## TASK
Apart from the pictures, every record here must be copied word for word.

── SOURCE MATERIAL ──

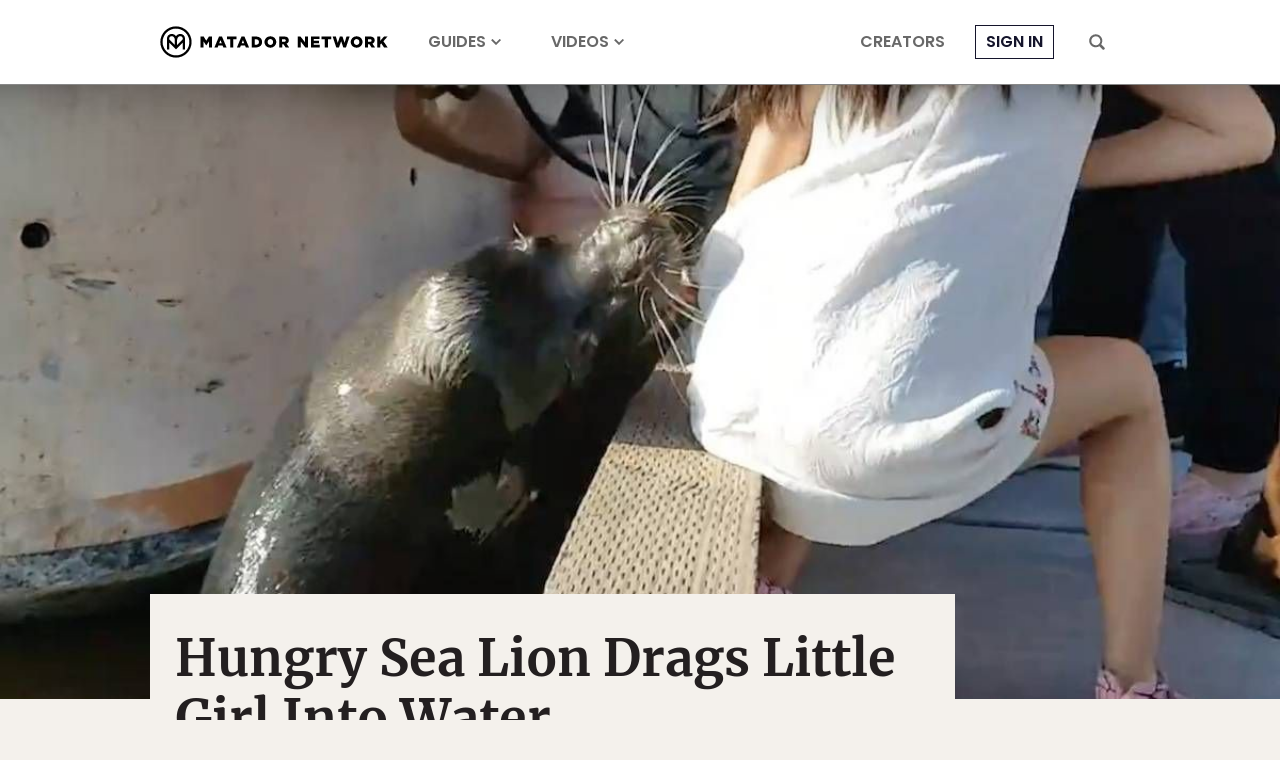

--- FILE ---
content_type: text/html; charset=utf-8
request_url: https://www.google.com/recaptcha/api2/aframe
body_size: 270
content:
<!DOCTYPE HTML><html><head><meta http-equiv="content-type" content="text/html; charset=UTF-8"></head><body><script nonce="FZPzSMD2TnmmrSFDCZ1GGA">/** Anti-fraud and anti-abuse applications only. See google.com/recaptcha */ try{var clients={'sodar':'https://pagead2.googlesyndication.com/pagead/sodar?'};window.addEventListener("message",function(a){try{if(a.source===window.parent){var b=JSON.parse(a.data);var c=clients[b['id']];if(c){var d=document.createElement('img');d.src=c+b['params']+'&rc='+(localStorage.getItem("rc::a")?sessionStorage.getItem("rc::b"):"");window.document.body.appendChild(d);sessionStorage.setItem("rc::e",parseInt(sessionStorage.getItem("rc::e")||0)+1);localStorage.setItem("rc::h",'1768960736594');}}}catch(b){}});window.parent.postMessage("_grecaptcha_ready", "*");}catch(b){}</script></body></html>

--- FILE ---
content_type: image/svg+xml
request_url: https://cdn1.matadornetwork.com/assets/images/icons/icon-flipboard.svg
body_size: -46
content:
<svg xmlns="http://www.w3.org/2000/svg" viewBox="0 0 16 16">
<polygon fill="#231F20" points="14,6 10,6 10,10 6,10 6,14 2,14 2,2 14,2 "/>
</svg>

--- FILE ---
content_type: application/javascript
request_url: https://prism.app-us1.com/?a=90963874&u=https%3A%2F%2Fmatadornetwork.com%2Fwatch%2Fhungry-sea-lion-drags-little-girl-water-video%2F
body_size: 122
content:
window.visitorGlobalObject=window.visitorGlobalObject||window.prismGlobalObject;window.visitorGlobalObject.setVisitorId('81ac1922-3063-44eb-be12-6de10f705921', '90963874');window.visitorGlobalObject.setWhitelistedServices('tracking', '90963874');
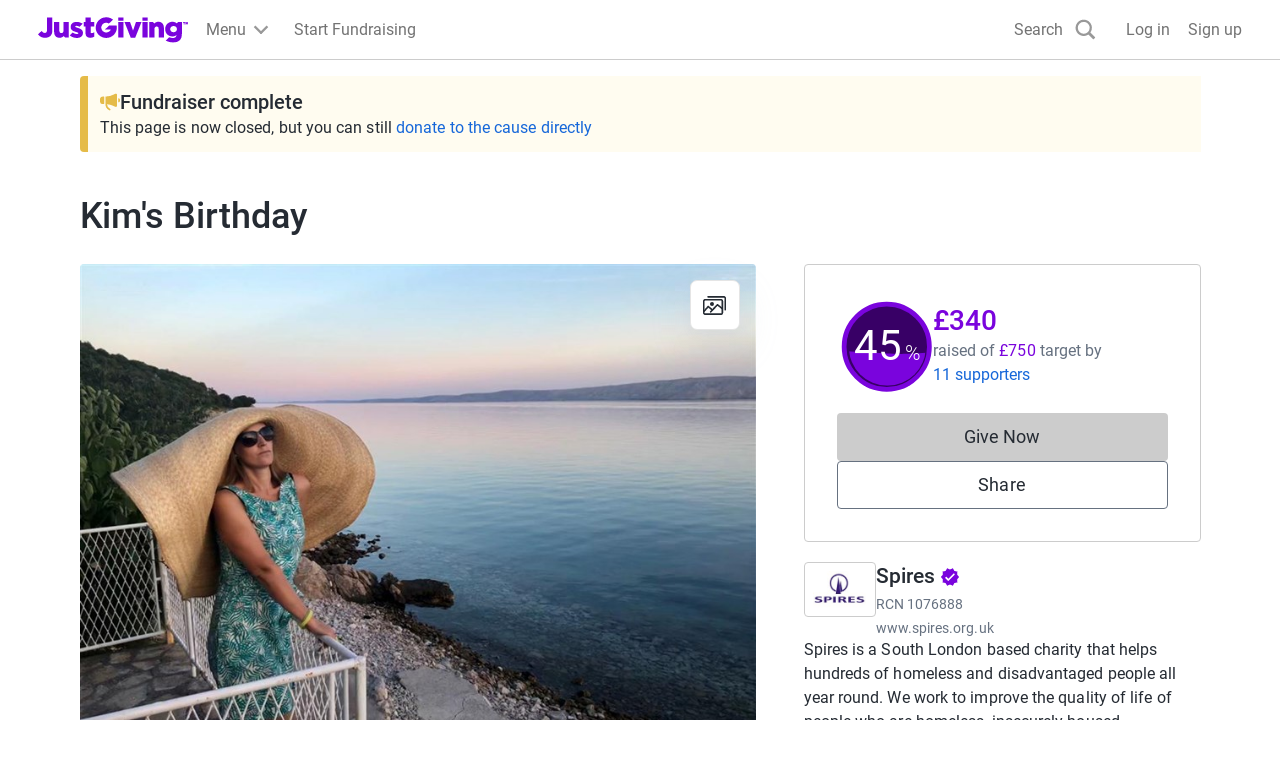

--- FILE ---
content_type: image/svg+xml
request_url: https://www.jg-cdn.com/assets/jg-pages-edge/_next/static/media/announcementIcon.af22b9bf.svg
body_size: 563
content:
<svg xmlns="http://www.w3.org/2000/svg" width="20" height="20" fill="none"><path fill="#E5BB48" d="M19.999 7.917A1.667 1.667 0 0 0 18.89 6.35a.45.45 0 0 0-.383.05.434.434 0 0 0-.175.342v3.192a.435.435 0 0 0 .175.341.442.442 0 0 0 .383.05A1.667 1.667 0 0 0 20 8.75v-.833ZM17.083 2.917a1.242 1.242 0 0 0-.583-1.05c-.692-.442-1.226-.075-2.267.433a18.725 18.725 0 0 1-8.4 2.242.417.417 0 0 0-.417.458v7.159a6.933 6.933 0 0 0 3.833 6.116.836.836 0 1 0 .742-1.5 5.225 5.225 0 0 1-2.9-4.516c2.49.193 4.915.893 7.125 2.058 1.15.541 1.617.833 2.3.425a1.251 1.251 0 0 0 .567-1.059V2.918ZM4.167 5a.408.408 0 0 0-.125-.3.417.417 0 0 0-.292-.116h-.833A2.908 2.908 0 0 0 0 7.5v1.667a2.917 2.917 0 0 0 2.933 2.908h.834a.417.417 0 0 0 .4-.408V5Z"/></svg>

───

## EXERCISE RESPONSE
--- FILE ---
content_type: text/html; charset=utf-8
request_url: https://www.google.com/recaptcha/api2/aframe
body_size: 270
content:
<!DOCTYPE HTML><html><head><meta http-equiv="content-type" content="text/html; charset=UTF-8"></head><body><script nonce="FZPzSMD2TnmmrSFDCZ1GGA">/** Anti-fraud and anti-abuse applications only. See google.com/recaptcha */ try{var clients={'sodar':'https://pagead2.googlesyndication.com/pagead/sodar?'};window.addEventListener("message",function(a){try{if(a.source===window.parent){var b=JSON.parse(a.data);var c=clients[b['id']];if(c){var d=document.createElement('img');d.src=c+b['params']+'&rc='+(localStorage.getItem("rc::a")?sessionStorage.getItem("rc::b"):"");window.document.body.appendChild(d);sessionStorage.setItem("rc::e",parseInt(sessionStorage.getItem("rc::e")||0)+1);localStorage.setItem("rc::h",'1768960736594');}}}catch(b){}});window.parent.postMessage("_grecaptcha_ready", "*");}catch(b){}</script></body></html>

--- FILE ---
content_type: image/svg+xml
request_url: https://cdn1.matadornetwork.com/assets/images/icons/icon-flipboard.svg
body_size: -46
content:
<svg xmlns="http://www.w3.org/2000/svg" viewBox="0 0 16 16">
<polygon fill="#231F20" points="14,6 10,6 10,10 6,10 6,14 2,14 2,2 14,2 "/>
</svg>

--- FILE ---
content_type: application/javascript
request_url: https://prism.app-us1.com/?a=90963874&u=https%3A%2F%2Fmatadornetwork.com%2Fwatch%2Fhungry-sea-lion-drags-little-girl-water-video%2F
body_size: 122
content:
window.visitorGlobalObject=window.visitorGlobalObject||window.prismGlobalObject;window.visitorGlobalObject.setVisitorId('81ac1922-3063-44eb-be12-6de10f705921', '90963874');window.visitorGlobalObject.setWhitelistedServices('tracking', '90963874');

--- FILE ---
content_type: image/svg+xml
request_url: https://www.jg-cdn.com/assets/jg-pages-edge/_next/static/media/announcementIcon.af22b9bf.svg
body_size: 563
content:
<svg xmlns="http://www.w3.org/2000/svg" width="20" height="20" fill="none"><path fill="#E5BB48" d="M19.999 7.917A1.667 1.667 0 0 0 18.89 6.35a.45.45 0 0 0-.383.05.434.434 0 0 0-.175.342v3.192a.435.435 0 0 0 .175.341.442.442 0 0 0 .383.05A1.667 1.667 0 0 0 20 8.75v-.833ZM17.083 2.917a1.242 1.242 0 0 0-.583-1.05c-.692-.442-1.226-.075-2.267.433a18.725 18.725 0 0 1-8.4 2.242.417.417 0 0 0-.417.458v7.159a6.933 6.933 0 0 0 3.833 6.116.836.836 0 1 0 .742-1.5 5.225 5.225 0 0 1-2.9-4.516c2.49.193 4.915.893 7.125 2.058 1.15.541 1.617.833 2.3.425a1.251 1.251 0 0 0 .567-1.059V2.918ZM4.167 5a.408.408 0 0 0-.125-.3.417.417 0 0 0-.292-.116h-.833A2.908 2.908 0 0 0 0 7.5v1.667a2.917 2.917 0 0 0 2.933 2.908h.834a.417.417 0 0 0 .4-.408V5Z"/></svg>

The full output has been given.